Playing chess also improves the ability to focus and concentrate (Ferguson, 2011), which is crucial for IT project managers who must manage multiple tasks and deadlines. It can also be used as a form of relaxation after hours at work (Csikszentmihalyi, 1990).

Playing chess is not only a game of strategy and skill, but also a valuable learning experience. Whether you are a beginner or an experienced player, there are always lessons to be learned. In this article, we will discuss five key lessons that can help you improve your operative, tactical, and strategic skills when playing chess.

First, it is essential to always consider your opponent’s potential moves and plan accordingly. As Grandmaster Garry Kasparov states in his book “Deep Thinking: Where Machine Intelligence Ends and Human Creativity Begins” (2017), “The most important move in chess is the next one.” By thinking ahead and anticipating your opponent’s moves, you can stay one step ahead and make more informed decisions.

Second, don’t be afraid to sacrifice pieces for the greater good of the game. According to Grandmaster Lev Alburt in “Chess Training Pocket Book” (2015), “A chess player should be willing to make sacrifices in order to gain an advantage.” While it may be difficult to let go of a valuable piece, sometimes it is necessary to achieve a greater goal.

Third, don’t get too attached to any one piece and be willing to let it go if necessary. Grandmaster and chess coach Mark Dvoretsky in “Secrets of Chess Training” (1998) explains that “A chess player should be flexible and adaptable, ready to change plans and tactics as the game progresses.” By being willing to part with a piece, you can be more adaptable and responsive to your opponent’s moves.

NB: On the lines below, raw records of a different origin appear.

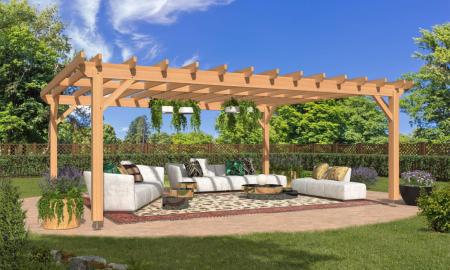 Pergola 5,5 x 6,4 m en Douglas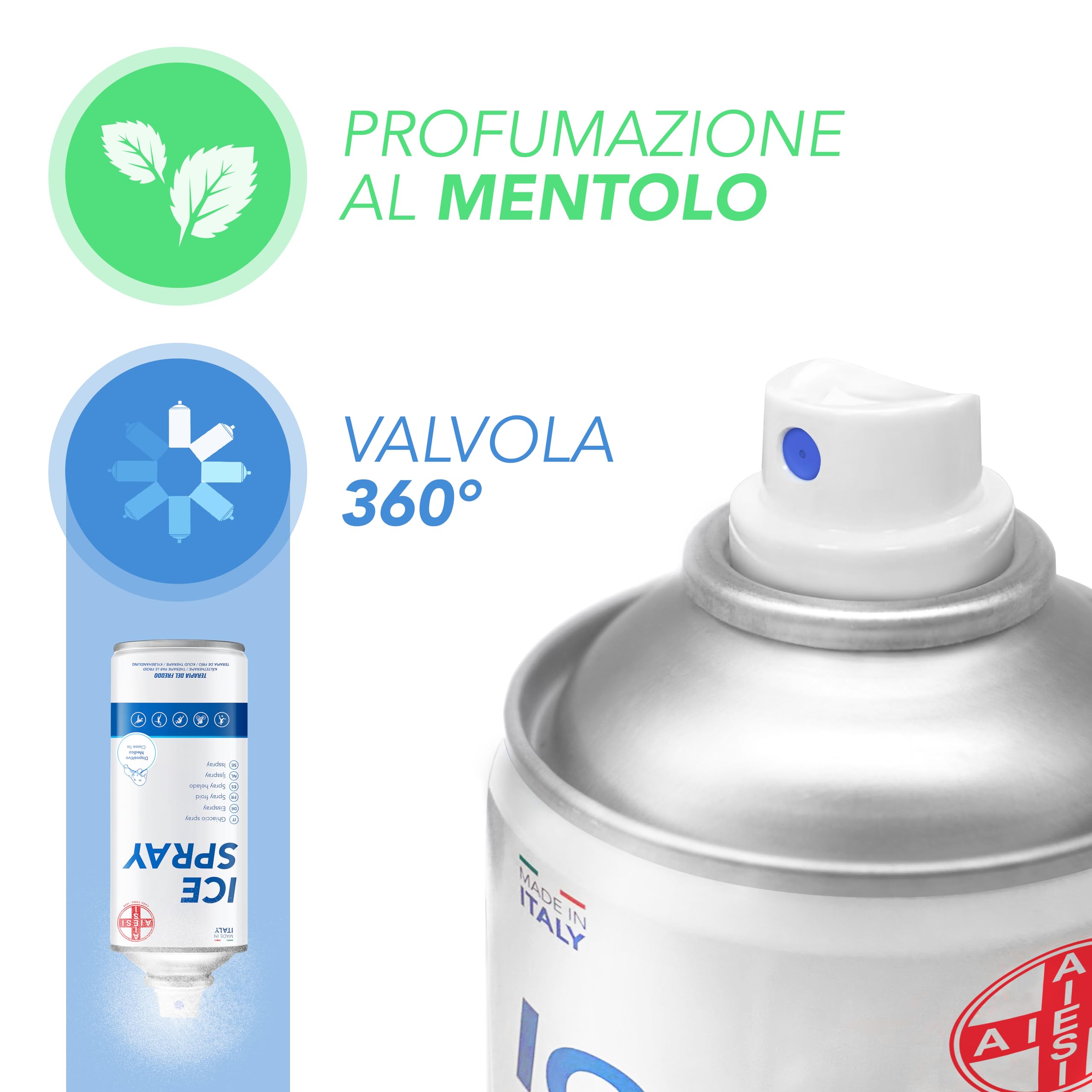 AIESI® Hielo Spray instantáneo con MENTOL lata de 400 ml ICE SPRAY, Made in Italy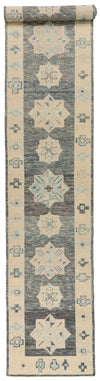 3x17 Gray and Ivory Turkish Oushak Runner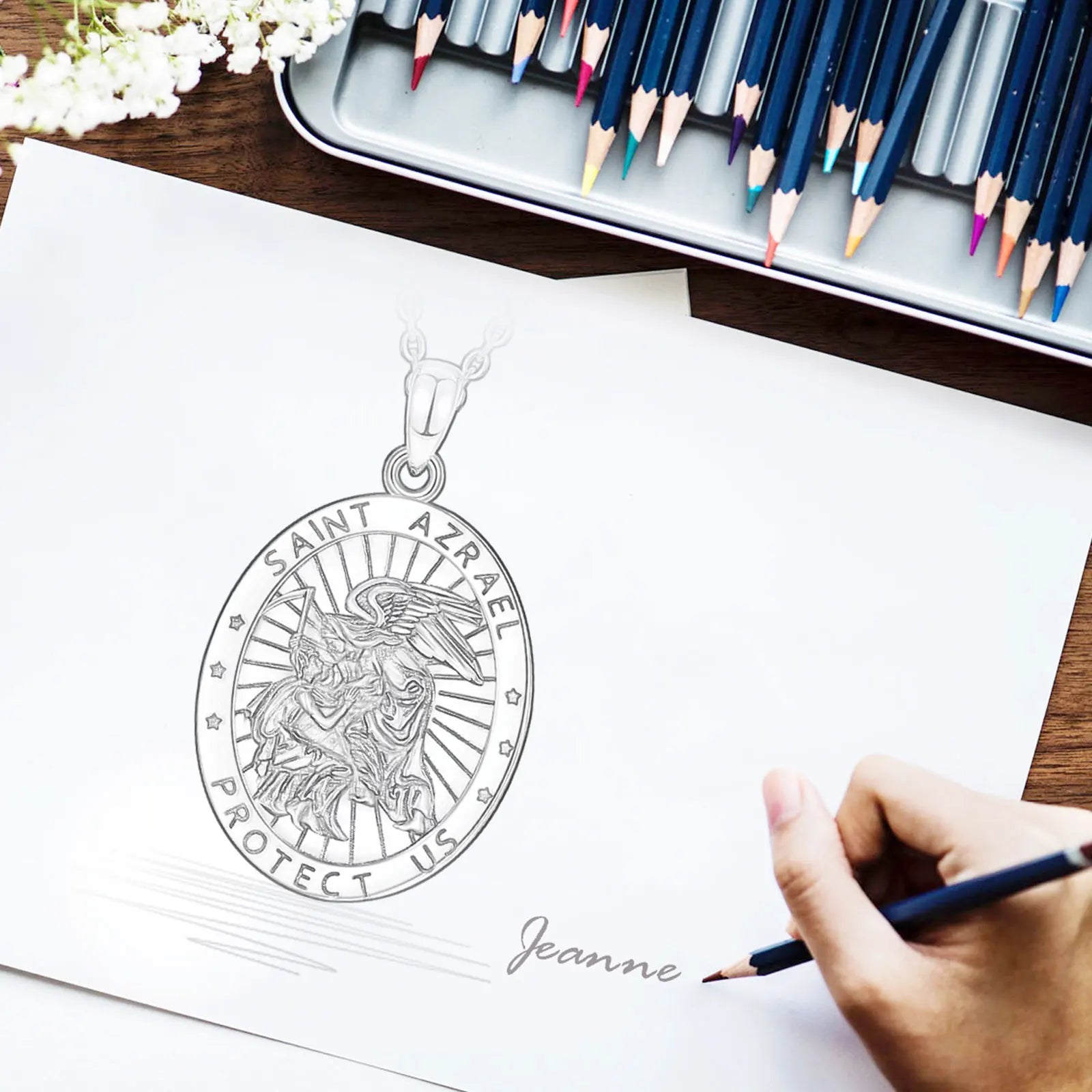 Eudora 925 Sterling Silver Saint Azrael Necklace Vintage Embossed Religious Pendant Personality Jewelry Gift for Men Women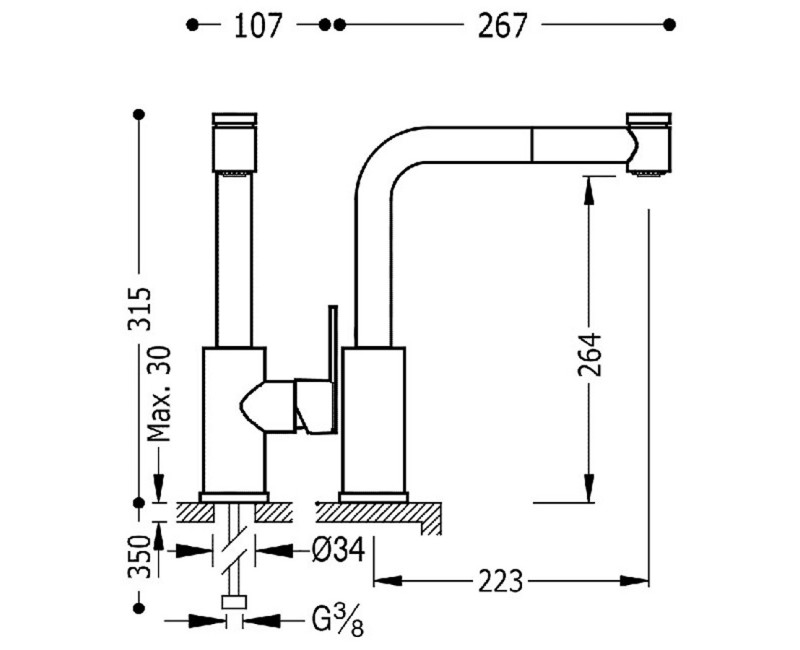 LEX-TRES Virtuves izlietnes jaucējkrāns, hroms 181438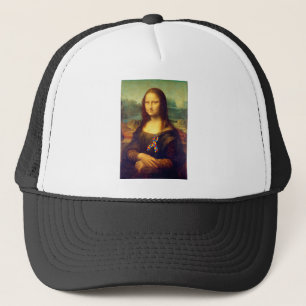 Mona Lisa With Puzzle Ribbon Trucker Hat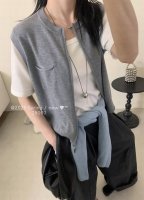 P200 25春单口袋假两件短袖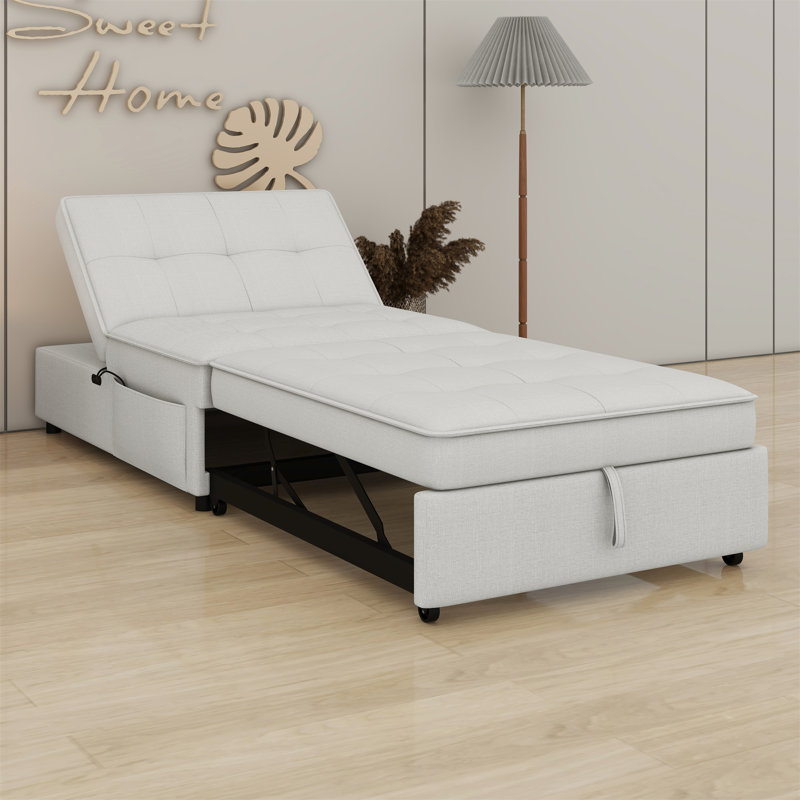 Multi-Function Folding Chair Bed With Storage Pocket And USB Port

Fourth, keep a strong pawn structure to control the center of the board. As International Master Andrew Soltis explains in “The Wisest Things Ever Said About Chess” (2011), “A strong pawn structure is the foundation of a successful chess game.” By controlling the center, you can limit your opponent’s options and gain an advantage.

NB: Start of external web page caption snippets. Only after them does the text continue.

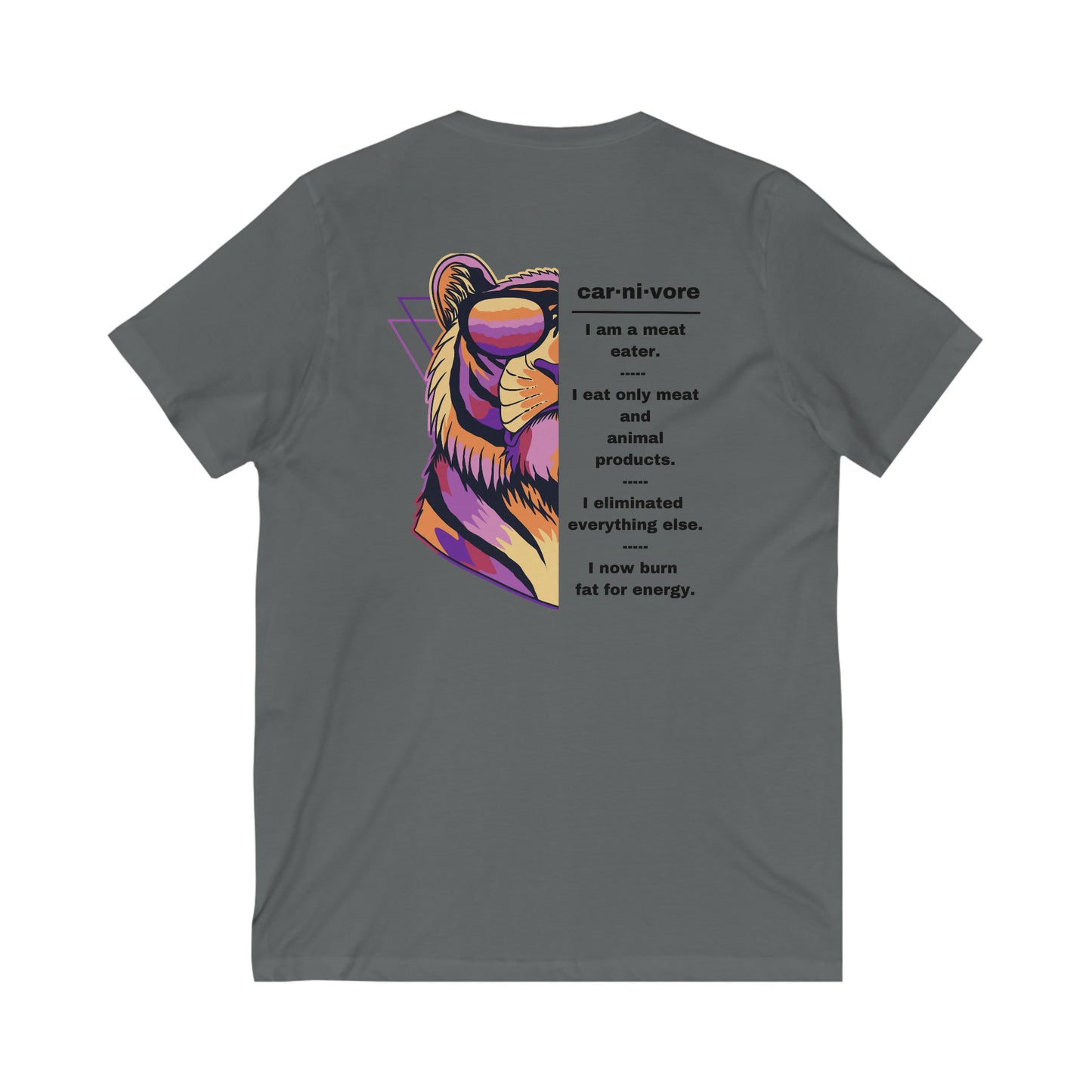 CARNIVORE - Colorful Lion with Sunglasses - V Neck - with explanation - on back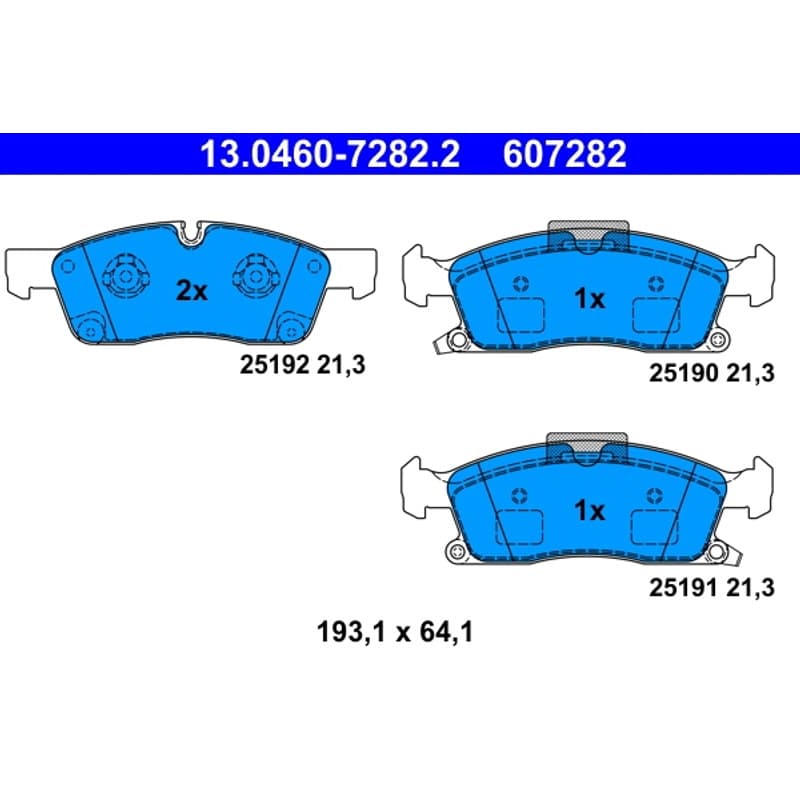 ATE Būgnai ir trinkelės 13.0460-7282.2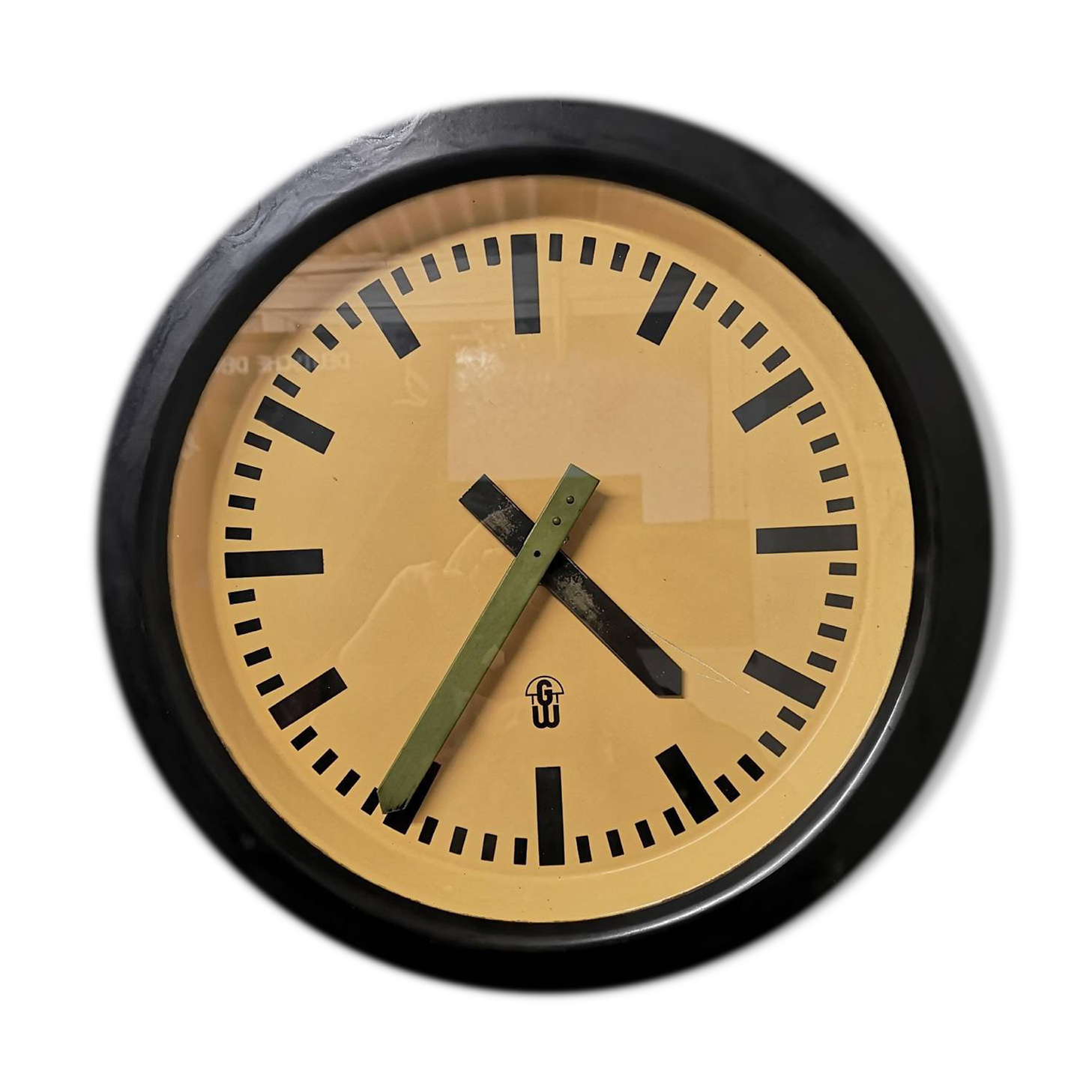 Large 1950s Bakelite East German Modernest Factory Clocks By GW ( Geratewerk Liepzig )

Finally, don’t overlook any opportunities for checkmate, even if it seems unlikely. As Grandmaster and chess author Nigel Davies states in “Play 1.e4 e5: A Complete Repertoire for Black” (2011), “A chess player must always be on the lookout for checkmate opportunities, even when they seem unlikely.” By being vigilant for potential checkmates, you can increase your chances of winning.

To improve your operative, tactical and strategic skills and thinking playing chess, here are five chat prompts that can be useful using ChatGPT in a chess scenario:

  1. “What are the best opening moves to control the center of the board?”
  2. “How can I improve my ability to anticipate my opponent’s moves?”
  3. “What are some strategies for attacking and defending in endgame situations?”
  4. “How can I make the most of my pieces and coordinate their movements effectively?”
  5. “What are some common mistakes that players make, and how can I avoid them?”

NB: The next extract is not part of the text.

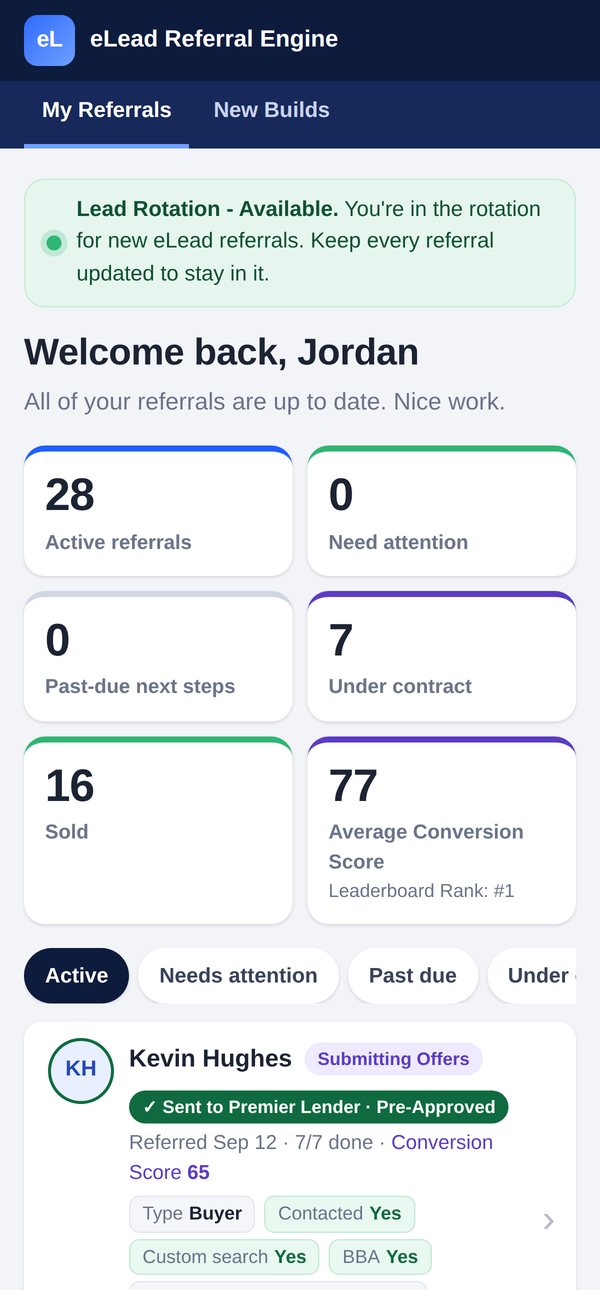 The same agent home screen on a phone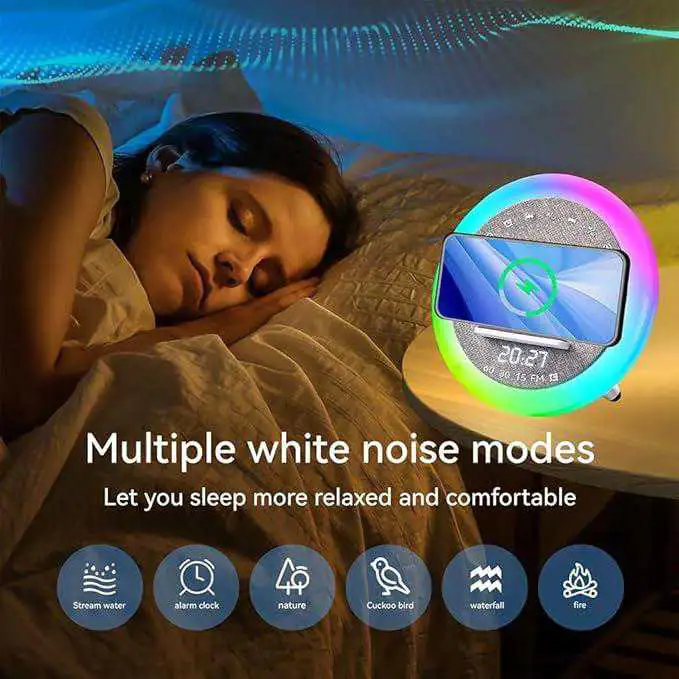 Enceinte Bluetooth multifonctions (chargeur radio horloge réveil)avec lumière LED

Alburt, L. (2015). Chess Training Pocket Book. New in Chess.

Charness, N., Tuffiash, M., Krampe, R., Reingold, E. M., & Vasyukova, E. (2005). The role of deliberate practice in chess expertise. Applied Cognitive Psychology, 19(4), 151-165.

Chase, W. G., & Simon, H. A. (1973). Perception in chess. Cognitive Psychology, 4(1), 55-81.

Csikszentmihalyi, M. (1990). Flow: The psychology of optimal experience. New York: Harper & Row.

Davies, N. (2011). Play 1.e4 e5: A Complete Repertoire for Black. Gambit Publications.

De Groot, A. D. (1946). Thought and choice in chess. The Hague: Mouton.

Dvoretsky, M. (1998). Secrets of Chess Training. Siles Press.

Ferguson, T. J. (2011). The benefits of chess instruction on student academic achievement and behaviour. Journal of Educational Psychology, 103(2), 497-503.

Gardner, H. (1989). To open minds: Chinese clues to the dilemma of contemporary education. New York: Basic Books.

Kasparov, G. (2017). Deep Thinking: Where Machine Intelligence Ends and Human Creativity Begins. PublicAffairs.

Klein, G. A. (1998). Sources of power: How people make decisions. Cambridge, MA: MIT Press.

Polgar, J. (2005). How I became a grandmaster at age 14. New York: Everyman Chess.

Project Management Institute. (2017). A guide to the project management body of knowledge (PMBOK guide). Newtown Square, PA: Project Management Institute.

Soltis, A. (2011). The Wisest Things Ever Said About Chess. Courier Corporation.